All’Arena di Verona la classica diventa immersiva e tridimensionale
L’estate al lago: Lucerna e Stresa, due appuntamenti di lunga tradizione. Nella prima si incontrano le grandi formazioni sinfoniche internazionali, dalla Filarmonica di Berlino alle compagini americane, sono venti orchestre in un mese di festival. Nella seconda a far da scenario ai concerti alcuni dei luoghi più belli del Lago Maggiore, ad iniziare dalle tre Isole Borromee – Isola Bella, Isola Madre e Isola dei Pescatori – che si stagliano proprio di fronte a Stresa, e dall’Eremo di Santa Caterina del Sasso a Leggiuno. Le isole, il lago, i giardini storici e gli spazi del Festival non diventano soltanto luoghi di spettacolo, ma parte integrante dell’esperienza artistica: scenografie naturali.
Il concerto inaugurale del Lucerne Festival 2026, il 14 agosto, è affidato alla Lucerne Festival Orchestra diretta da Riccardo Chailly, con musiche di Gershwin e Ives, nel segno del tema American Dreams. La rassegna prosegue fino al 13 settembre, con oltre 120 appuntamenti. Fra le venti orchestre sinfoniche invitate figurano Berliner Philharmoniker, Wiener Philharmoniker, Royal Concertgebouw Orchestra, l’Orchestra della Metropolitan Opera di New York, Pittsburgh Symphony Orchestra, Czech Philharmonic, Budapest Festival Orchestra, Mahler Chamber Orchestra, Munich Philharmonic, West-Eastern Divan Orchestra e Lucerne Festival Orchestra. Sul podio, fra gli altri, Kirill Petrenko, Yannick Nézet-Séguin, Daniel Barenboim, Manfred Honeck, Iván Fischer, Simon Rattle e Semyon Bychkov. Tra i solisti Martha Argerich, Cecilia Bartoli, Anne-Sophie Mutter, Yuja Wang, Yo-Yo Ma. Tra le principali novità spiccano alcuni format pensati per ampliare l’esperienza del pubblico. “Overture” inaugura il 13 il Festival con concerti gratuiti al KKL e all’aperto; “Mittendrin” permette agli spettatori di sedere tra i musicisti della Budapest Festival Orchestra durante l’esecuzione; “In the Streets: City Stage” porta concerti e performance negli spazi urbani. Accanto alla presenza della techno marching band Meute, il Festival rafforza anche le iniziative per i giovani con “Look Listen Enjoy”, con biglietti a 10 franchi per bambini e ragazzi; e con la Fan Zone, formula che consente di seguire da vicino i concerti della Lucerne Festival Orchestra.

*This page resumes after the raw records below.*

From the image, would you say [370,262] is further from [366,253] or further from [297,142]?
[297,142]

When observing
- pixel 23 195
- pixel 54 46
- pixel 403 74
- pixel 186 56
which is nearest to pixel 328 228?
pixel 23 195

Il 19 agosto si apre la seconda parte del 65ª Festival di Stresa, con la Kammerorchester Basel diretta da Bar Avni, al pianoforte Fazıl Say; il Festival si conclude il 6 settembre. Sono 25 gli appuntamenti, fra antica, classica e contemporanea. Tra i protagonisti la Luzerner Sinfonieorchester, Prague Philharmonia, Belcea Quartet, Il Pomo d’Oro, Ensemble Sjaella, oltre a solisti di rilievo come Ilya Gringolts, Francesco Corti, Mario Brunello, Giovanni Sollima, Francesco Tristano, Lukas Geniušas. I concerti si svolgono nelle sedi più suggestive del Lago Maggiore, dalle Isole Borromee all’Eremo di Santa Caterina del Sasso.
La classica si fa immersiva e tridimensionale all’Arena di Verona (arena.it). Balich Wonder Studio (produttore dell’ Apertura dei Mondiali di Calcio e dei Giochi Invernali 2026) torna nell’anfiteatro: il 18 Paganini Paradise. Superlive Immersive Concert; il 19, dopo l’esaurito delle due precedenti edizioni, ecco Viva Vivaldi. The Four Seasons Immersive Concert. Combinando trasparenti schermi a led, ciascun episodio viene accompagnato da proiezioni, effetti visivi e video tridimensionali. Con l’Orchestra dell’Arena, il violinista Giovanni Andrea Zanon, il violoncellista Ettore Pagano e il flautista Federico Altare.